I have 2 for a prop that are MAC 24v 5.4watts and I purchased a couple of 24v 450mah wall transformers for them but when I connect it all up all I get is a red LED on the MAC valve but no valve operation going on. I'm wondering if these wall warts are not powerful enough?


----------



## bradbaum (Jul 26, 2008)

Your wall warts are rated in milliamp hours? Normally this is a battery rating saying that the battery can supply 450 miiliamps for 1 hour.

if they are indeed just milliamps then ohms law should serve:

P/E=I or 5.4W / 24Volts = .225 Amps (or 225 milliamps)

your wall warts are rated above that so they should be good to go.

I would double check that both the valves and the wall warts are DC (or AC) doesn't matter as long as they match.


----------



## mroct31 (Nov 10, 2007)

That's it! The valves are 24VDC and the wall warts are AC! DOH!


----------



## bradbaum (Jul 26, 2008)

You can use a full wave bridge rectifier to convert the AC to DC:

http://www.radioshack.com/product/index.jsp?productId=2062581


----------



## mroct31 (Nov 10, 2007)

So from what I can tell you run the 2 wires from the wall wart to 2 "legs"( I'm guessing there are 2 + and 2-'s ) on the rectifier then "continue" the wires from the other 2 "legs" to the the valve?


----------



## pshort (May 6, 2008)

The peak output voltage from using a 24VAC transformer and bridge rectifier is around 35V, which hopefully won't damage the valves.

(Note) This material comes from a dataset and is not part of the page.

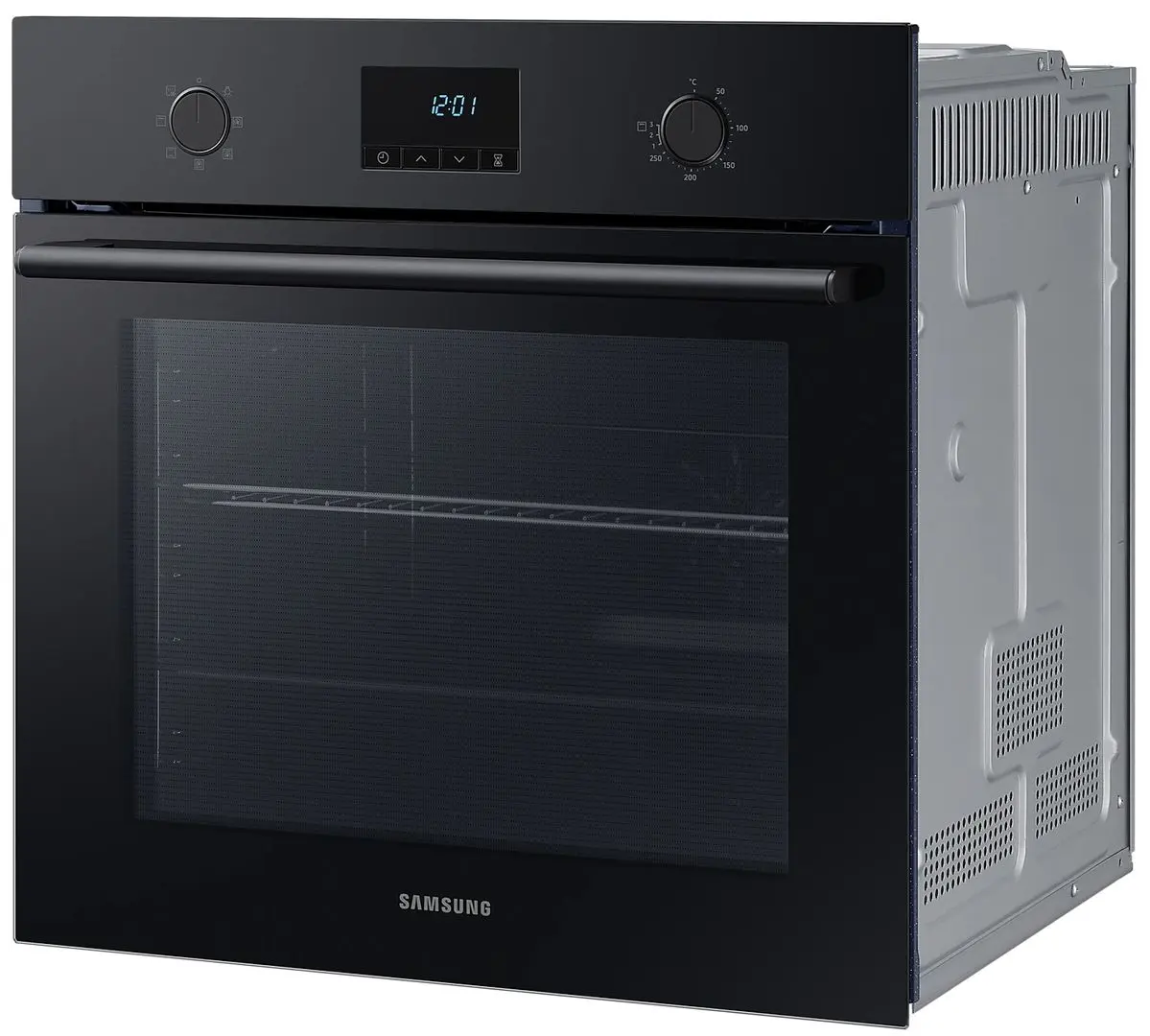 Cuptor electric incorporabil Samsung NV68A1110BB/WT (Black)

In any case, run the two output leads from the transformer to the two legs of the bridge rectifier that are labelled '~' (or perhaps AC), and the connect the + and - leads from from the bridge to the + and - leads of the valves.


----------



## hpropman (Jul 27, 2008)

I would also solder a 47uF electrolytic capacitor across the + and the - lugs of the bridge. Note the cap has a negative side and a positive side make sure they match the bridge rectifier + to + and - to - (the cap will normally have an arrow with a - sign pointing to the neg lead) after soldering clip off any excess leads from the cap. This might help to identify:






Please PM me if you have any questions.


----------



## pshort (May 6, 2008)

@hpropman,

I somewhat disagree with you on the cap. There will still be ripple on the output of the rectifier with that cap in place, but the cap will serve to increase the RMS voltage to somewhat above 24V. While I'm not familiar with the MAC valve, that voltage is high enough that I fear that the valve will be damaged (or end up with a short life span).

His best bet, I think, is to get a DC supply with the correct ratings.


----------



## bradbaum (Jul 26, 2008)

I use unregulated DC wall warts on these valves all the time and have never had a problem.

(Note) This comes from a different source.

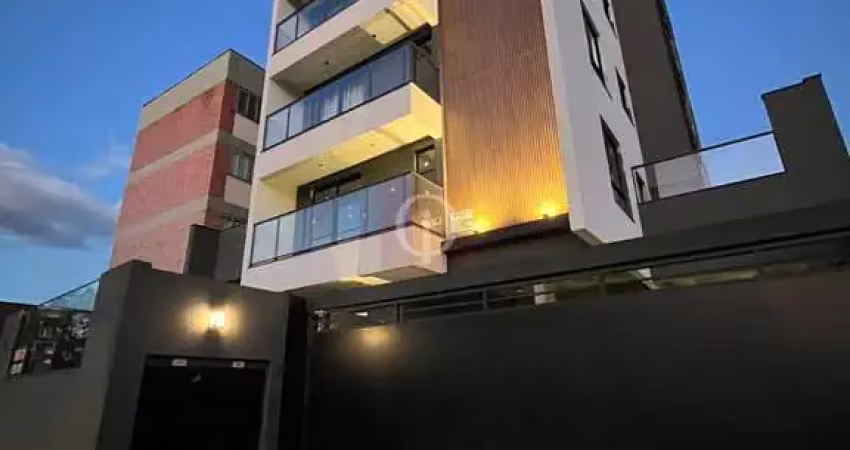 Residencial lago di garda á venda no bairro anita garibaldi, em joinville/sc.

An unregulated DC wall wart is just a transformer and a full wave bridge rectifier, no cap, or anything else.

you have to realize the valve is just a coil of wire, it really doesn't care if the voltage is a little high or low or has some ripple.


----------



## pshort (May 6, 2008)

In that case, I'd still skip the cap. The only halfway useful purpose that it serves is the decrease the ripple. It increases the effective (RMS) voltage to something quite a bit above 24V (not just a little), so leave it off and save yourself the trouble and expense.


----------



## 4nntt (Nov 28, 2006)

Without the cap though, wouldn't the voltage drop to near 0v, which might cause the valve to open/close rapidly? ...unless the coil in the solenoid smooths out the voltage variances.... ?


----------



## bradbaum (Jul 26, 2008)

Yes, it is a pulsating DC, but it is pulsating so rapidly the coil sees it as pure DC.

The PWM speed controls for motors work in a similar fashion - by varing the off time between the DC pulses the motor's speed is controlled - but the motor doesn't stop between pulses.

Another reason to leave the cap out is reverse EMF from the coil, If you leave the cap out of the circuit there is nothing to destroy with the reverse EMF generated when the valve de-energizes.


----------



## mroct31 (Nov 10, 2007)

I'm going to get the correct wall warts as I can return 2 of the 3 AC ones I purchased as they aren't cut up so I'm only out $5 with the one I did cut. Moral of the story for me is to pay more attention when shopping for electronics!


----------